Judge John Dorsey of the United States Bankruptcy Court for the District of Delaware has denied a motion appointing an independent examiner for FTX.
In a Feb. 15 hearing, Judge Dorsey said he had some discretion under the law to choose whether to appoint an examiner in the FTX bankruptcy case despite some of the parties meeting the debt threshold with the loss of funds. According to the judge, appointing an examiner would be an “unnecessary burden” on FTX’s debtors and creditors, citing the additional expense.

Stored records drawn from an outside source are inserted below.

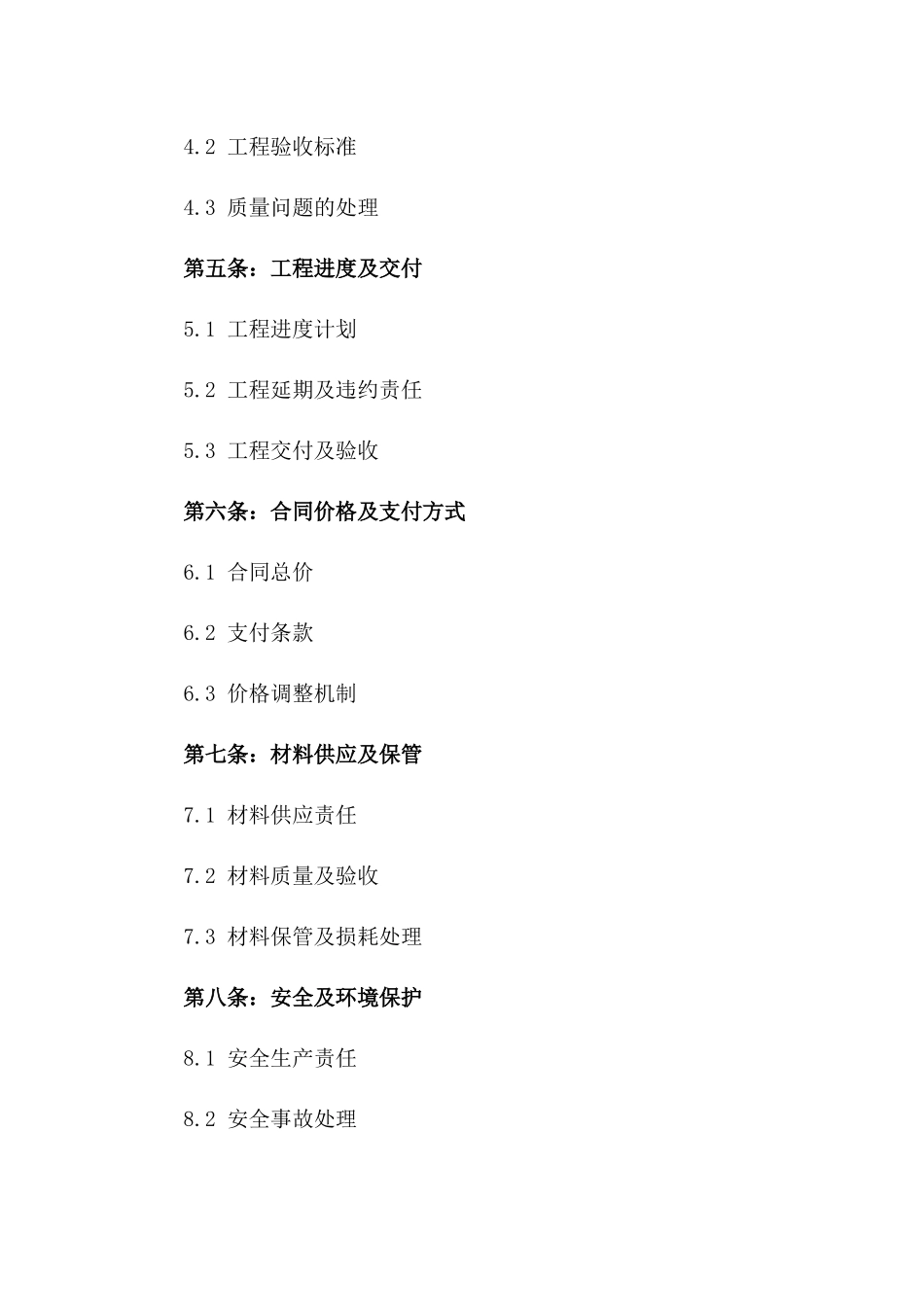 4.2 工程验收标准

4.3 质量问题的处理

第五条：工程进度及交付

5.1 工程进度计划

5.2 工程延期及违约责任

5.3 工程交付及验收

第六条：合同价格及支付方式

6.1 合同总价

6.2 支付条款

6.3 价格调整机制

第七条：材料供应及保管

7.1 材料供应责任

7.2 材料质量及验收

7.3 材料保管及损耗处理

第八条：安全及环境保护

8.1 安全生产责任

8.2 安全事故处理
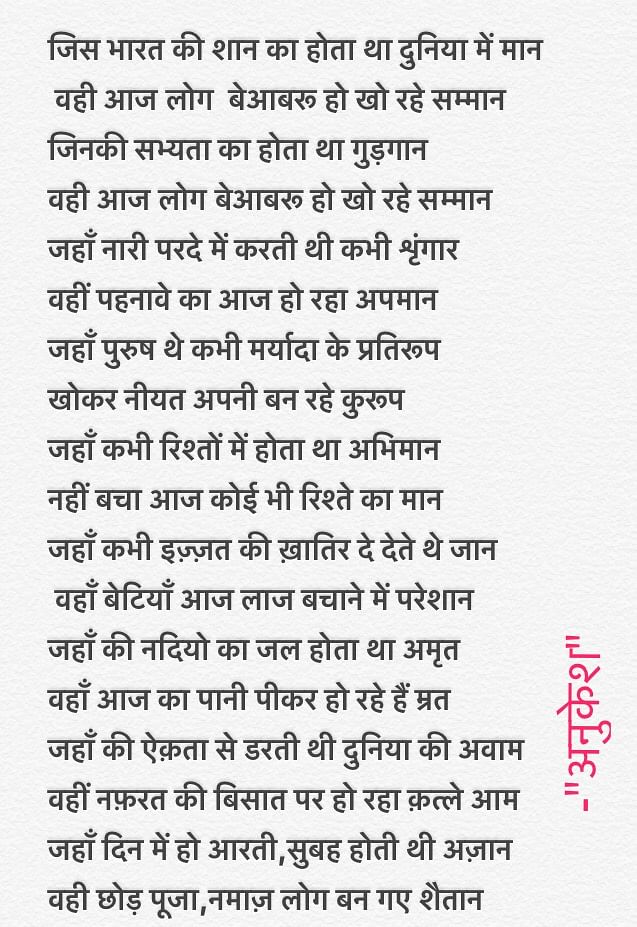 जिस भारत की शान का होता था दुनिया में मान
वही आज लोग बेआबरू हो खो रहे सम्मान
जिनकी सभ्यता का होता था गुड़गान
वही आज लोग बेआबरू हो खो रहे सम्मान
जहाँ नारी परदे में करती थी कभी शृंगार
वहीं पहनावे का आज हो रहा अपमान
जहाँ पुरुष थे कभी मर्यादा के प्रतिरूप
खोकर नीयत अपनी बन रहे कुरूप
जहाँ कभी रिश्तों में होता था अभिमान
नहीं बचा आज कोई भी रिश्ते का मान
जहाँ कभी इज़्ज़त की ख़ातिर दे देते थे जान
वहाँ बेटियाँ आज लाज बचाने में परेशान
जहाँ की नदियो का जल होता था अमृत
वहाँ आज का पानी पीकर हो रहे हैं म्रत
जहाँ की ऐक़ता से डरती थी दुनिया की अवाम
वहीं नफ़रत की बिसात पर हो रहा क़त्ले आम
जहाँ दिन में हो आरती,सुबह होती थी अज़ान
वही छोड़ पूजा,नमाज़ लोग बन गए शैतान

-"अनुकेश"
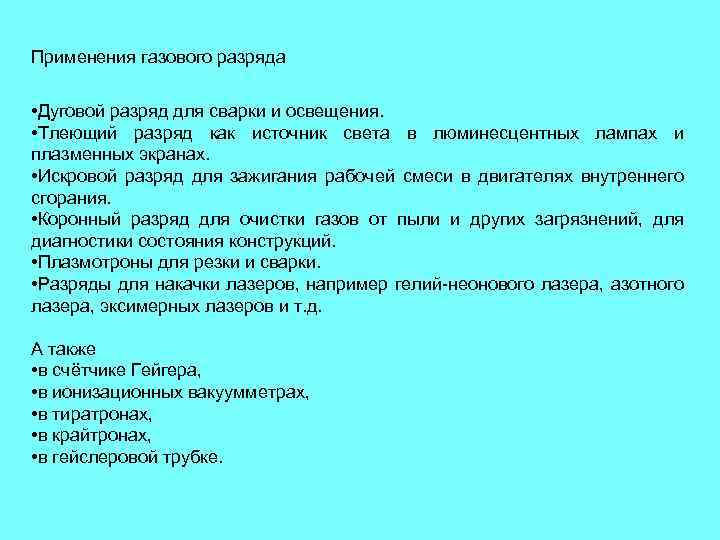 Применения газового разряда

•Дуговой разряд для сварки и освещения.
•Тлеющий разряд как источник света в люминесцентных лампах и плазменных экранах.
•Искровой разряд для зажигания рабочей смеси в двигателях внутреннего сгорания.
•Коронный разряд для очистки газов от пыли и других загрязнений, для диагностики состояния конструкций.
•Плазмотроны для резки и сварки.
•Разряды для накачки лазеров, например гелий-неонового лазера, азотного лазера, эксимерных лазеров и т.д.

А также
•в счётчике Гейгера,
•в ионизационных вакуумметрах,
•в тиратронах,
•в крайтронах,
•в гейслеровой трубке.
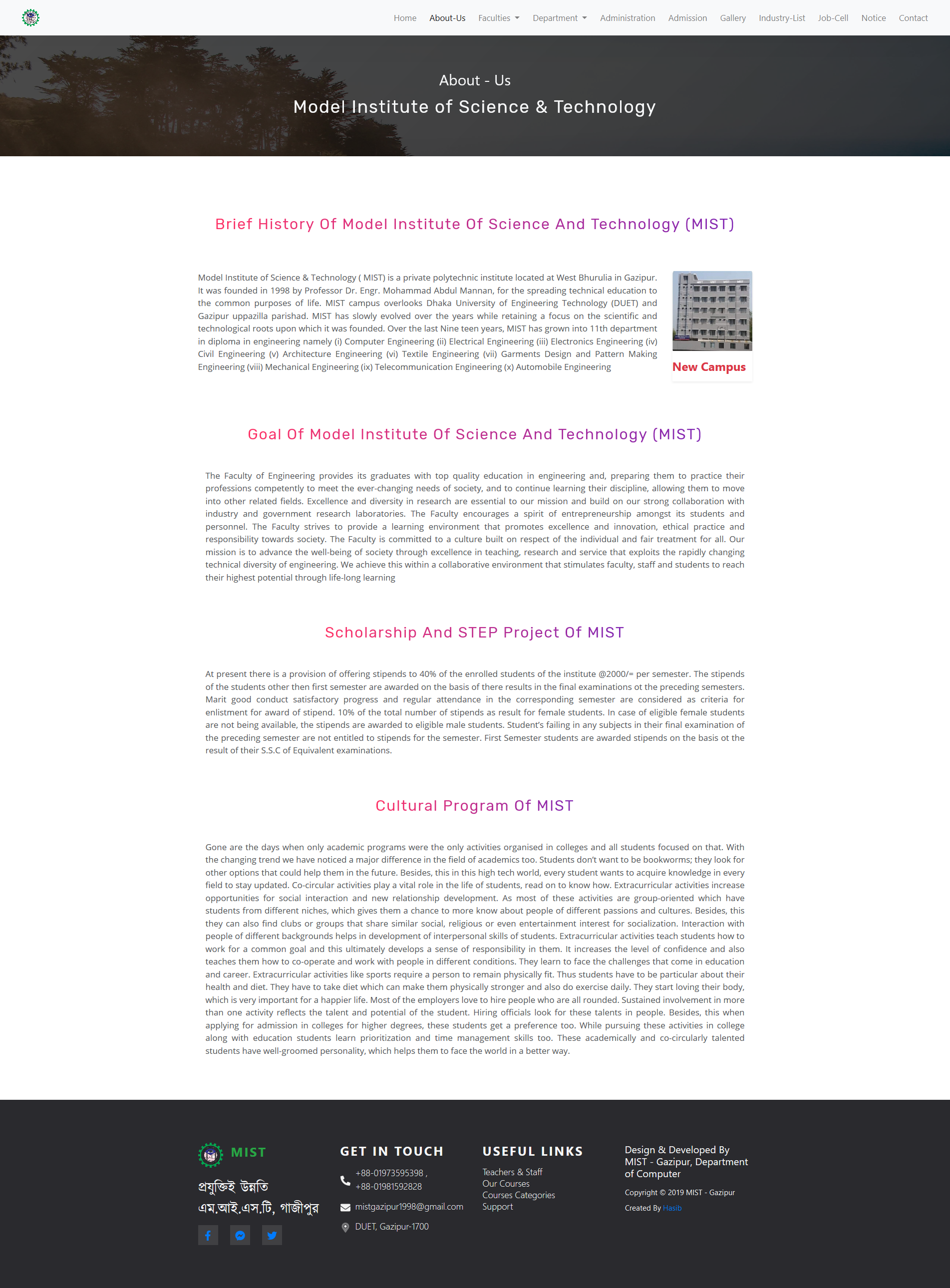 Home About-Us Faculties Department Administration Admission Gallery Industry-List Job-Cell Notice Contact

About - Us

Model Institute of Science & Technology

Brief History Of Model Institute Of Science And Technology (MIST)

Model Institute of Science & Technology ( MIST) is a private polytechnic institute located at West Bhurulia in Gazipur. It was founded in 1998 by Professor Dr. Engr. Mohammad Abdul Mannan, for the spreading technical education to the common purposes of life. MIST campus overlooks Dhaka University of Engineering Technology (DUET) and Gazipur uppazilla parishad. MIST has slowly evolved over the years while retaining a focus on the scientific and technological roots upon which it was founded. Over the last Nine teen years, MIST has grown into 11th department in diploma in engineering namely (i) Computer Engineering (ii) Electrical Engineering (iii) Electronics Engineering (iv) Civil Engineering (v) Architecture Engineering (vi) Textile Engineering (vii) Garments Design and Pattern Making Engineering (viii) Mechanical Engineering (ix) Telecommunication Engineering (x) Automobile Engineering

New Campus

Goal Of Model Institute Of Science And Technology (MIST)

The Faculty of Engineering provides its graduates with top quality education in engineering and, preparing them to practice their professions competently to meet the ever-changing needs of society, and to continue learning their discipline, allowing them to move into other related fields. Excellence and diversity in research are essential to our mission and build on our strong collaboration with industry and government research laboratories. The Faculty encourages a spirit of entrepreneurship amongst its students and personnel. The Faculty strives to provide a learning environment that promotes excellence and innovation, ethical practice and responsibility towards society. The Faculty is committed to a culture built on respect of the individual and fair treatment for all. Our mission is to advance the well-being of society through excellence in teaching, research and service that exploits the rapidly changing technical diversity of engineering. We achieve this within a collaborative environment that stimulates faculty, staff and students to reach their highest potential through life-long learning

Scholarship And STEP Project Of MIST

At present there is a provision of offering stipends to 40% of the enrolled students of the institute @2000/= per semester. The stipends of the students other then first semester are awarded on the basis of there results in the final examinations ot the preceding semesters. Marit good conduct satisfactory progress and regular attendance in the corresponding semester are considered as criteria for enlistment for award of stipend. 10% of the total number of stipends as result for female students. In case of eligible female students are not being available, the stipends are awarded to eligible male students. Student's failing in any subjects in their final examination of the preceding semester are not entitled to stipends for the semester. First Semester students are awarded stipends on the basis ot the result of their S.S.C of Equivalent examinations.

Cultural Program Of MIST

Gone are the days when only academic programs were the only activities organised in colleges and all students focused on that. With the changing trend we have noticed a major difference in the field of academics too. Students don't want to be bookworms; they look for other options that could help them in the future. Besides, this in this high tech world, every student wants to acquire knowledge in every field to stay updated. Co-circular activities play a vital role in the life of students, read on to know how. Extracurricular activities increase opportunities for social interaction and new relationship development. As most of these activities are group-oriented which have students from different niches, which gives them a chance to more know about people of different passions and cultures. Besides, this they can also find clubs or groups that share similar social, religious or even entertainment interest for socialization. Interaction with people of different backgrounds helps in development of interpersonal skills of students. Extracurricular activities teach students how to work for a common goal and this ultimately develops a sense of responsibility in them. It increases the level of confidence and also teaches them how to co-operate and work with people in different conditions. They learn to face the challenges that come in education and career. Extracurricular activities like sports require a person to remain physically fit. Thus students have to be particular about their health and diet. They have to take diet which can make them physically stronger and also do exercise daily. They start loving their body, which is very important for a happier life. Most of the employers love to hire people who are all rounded. Sustained involvement in more than one activity reflects the talent and potential of the student. Hiring officials look for these talents in people. Besides, this when applying for admission in colleges for higher degrees, these students get a preference too. While pursuing these activities in college along with education students learn prioritization and time management skills too. These academically and co-circularly talented students have well-groomed personality, which helps them to face the world in a better way.

MIST
প্রযুক্তিই উন্নতি
এম.আই.এস.টি, গাজীপুর

GET IN TOUCH
+88-01973595398 ,
+88-01981592828
mistgazipur1998@gmail.com
DUET, Gazipur-1700

USEFUL LINKS
Teachers & Staff
Our Courses
Courses Categories
Support

Design & Developed By MIST - Gazipur, Department of Computer
Copyright © 2019 MIST - Gazipur
Created By Hasib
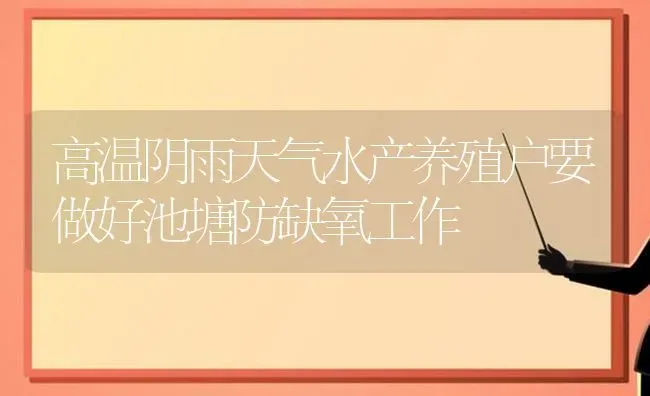 高温阴雨天气水产养殖户要做好池塘防缺氧工作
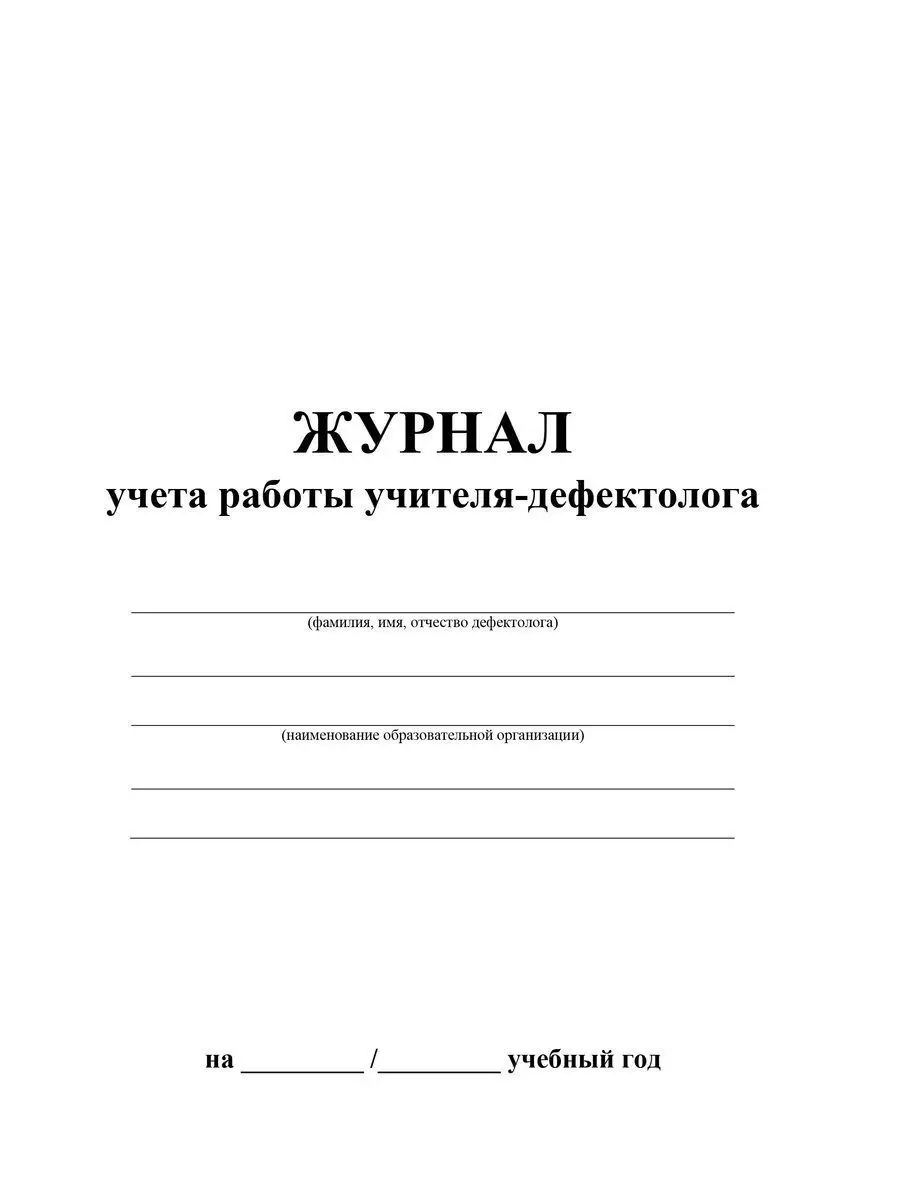 ЖУРНАЛ
учета работы учителя-дефектолога

(фамилия, имя, отчество дефектолога)

(наименование образовательной организации)

на _________ /_________ учебный год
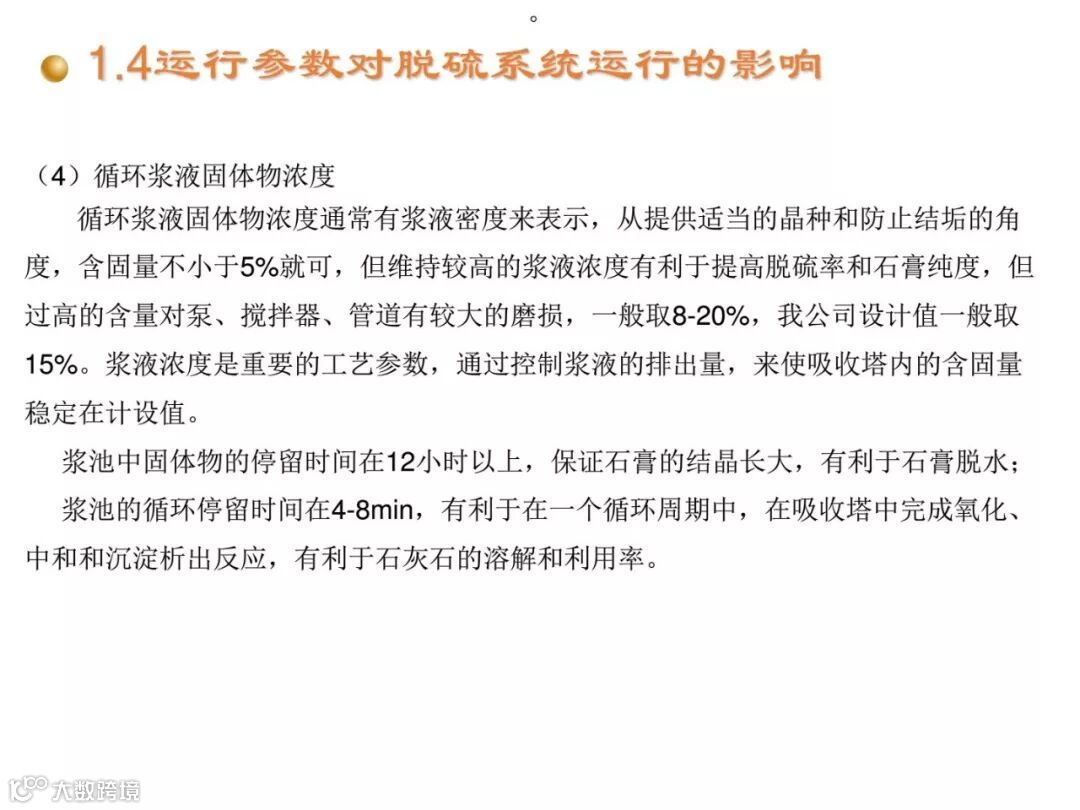 。

1.4运行参数对脱硫系统运行的影响

（4）循环浆液固体物浓度

循环浆液固体物浓度通常有浆液密度来表示，从提供适当的晶种和防止结垢的角度，含固量不小于5%就可，但维持较高的浆液浓度有利于提高脱硫率和石膏纯度，但过高的含量对泵、搅拌器、管道有较大的磨损，一般取8-20%，我公司设计值一般取15%。浆液浓度是重要的工艺参数，通过控制浆液的排出量，来使吸收塔内的含固量稳定在计设值。

浆池中固体物的停留时间在12小时以上，保证石膏的结晶长大，有利于石膏脱水；

浆池的循环停留时间在4-8min，有利于在一个循环周期中，在吸收塔中完成氧化、中和和沉淀析出反应，有利于石灰石的溶解和利用率。

大数跨境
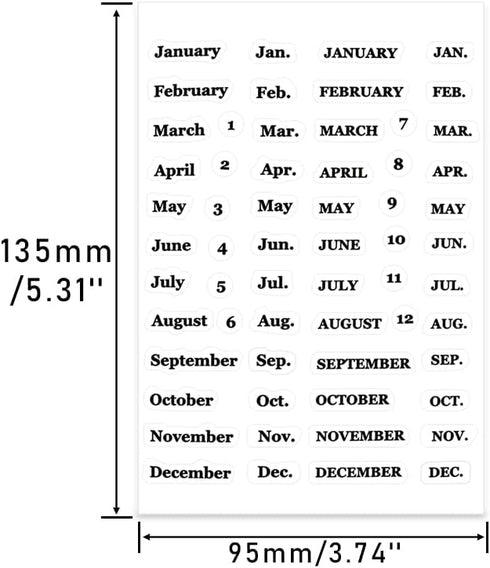 135mm
/5.31''

January Jan. JANUARY JAN.
February Feb. FEBRUARY FEB.
March 1 Mar. MARCH 7 MAR.
April 2 Apr. APRIL 8 APR.
May 3 May MAY 9 MAY
June 4 Jun. JUNE 10 JUN.
July 5 Jul. JULY 11 JUL.
August 6 Aug. AUGUST 12 AUG.
September Sep. SEPTEMBER SEP.
October Oct. OCTOBER OCT.
November Nov. NOVEMBER NOV.
December Dec. DECEMBER DEC.

95mm/3.74''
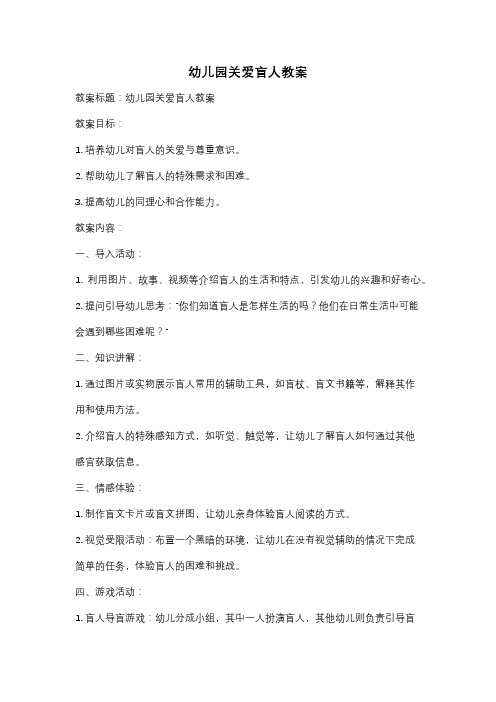 幼儿园关爱盲人教案

教案标题：幼儿园关爱盲人教案

教案目标：

1. 培养幼儿对盲人的关爱与尊重意识。

2. 帮助幼儿了解盲人的特殊需求和困难。

3. 提高幼儿的同理心和合作能力。

教案内容：

一、导入活动：

1. 利用图片、故事、视频等介绍盲人的生活和特点，引发幼儿的兴趣和好奇心。

2. 提问引导幼儿思考："你们知道盲人是怎样生活的吗？他们在日常生活中可能会遇到哪些困难呢？"

二、知识讲解：

1. 通过图片或实物展示盲人常用的辅助工具，如盲杖、盲文书籍等，解释其作用和使用方法。

2. 介绍盲人的特殊感知方式，如听觉、触觉等，让幼儿了解盲人如何通过其他感官获取信息。

三、情感体验：

1. 制作盲文卡片或盲文拼图，让幼儿亲身体验盲人阅读的方式。

2. 视觉受限活动：布置一个黑暗的环境，让幼儿在没有视觉辅助的情况下完成简单的任务，体验盲人的困难和挑战。

四、游戏活动：

1. 盲人导盲游戏：幼儿分成小组，其中一人扮演盲人，其他幼儿则负责引导盲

“There’s no question that if an examiner is appointed here, the cost of the examination given the scope suggested by the Trustee at the hearing, would be in the tens of millions of dollars, and would likely exceed one hundred million dollars,” said Dorsey. “Given the facts and circumstances of this highly unique case, I have no doubt that the appointment of an examiner would not be in the best interest of the creditors.”
The judge added:
“Every dollar spent in these cases on administrative expenses is a dollar less to the creditors.”
He also cited CEO John Ray’s experience taking over other companies “in dire financial condition” and his decision to appoint four directors to oversee the silos compromising FTX following the removal of previous leadership — some of whom, including former CEO Sam Bankman-Fried, have been indicted in federal court. Judge Dorsey ruled that Ray was “completely independent of prior management and the companies he was appointed to lead.”
Dorsey’s ruling was in response to a Dec. 1 motion from U.S. Trustee Andrew Vara, who argued that an examiner was “unquestionably in the interests of the Debtors’ creditors.” He added that independent investigations could explore whether software was allegedly used to conceal the misuse of FTX user funds, as well as the absence of proper recordkeeping at the firm.
Bankruptcy proceedings for FTX have been ongoing since the firm filed for Chapter 11 in November 2022. Debtors in the case recently filed that they had issued subpoenas to FTX insiders, including Bankman-Fried, ordering the former executives to turn over certain documents and information.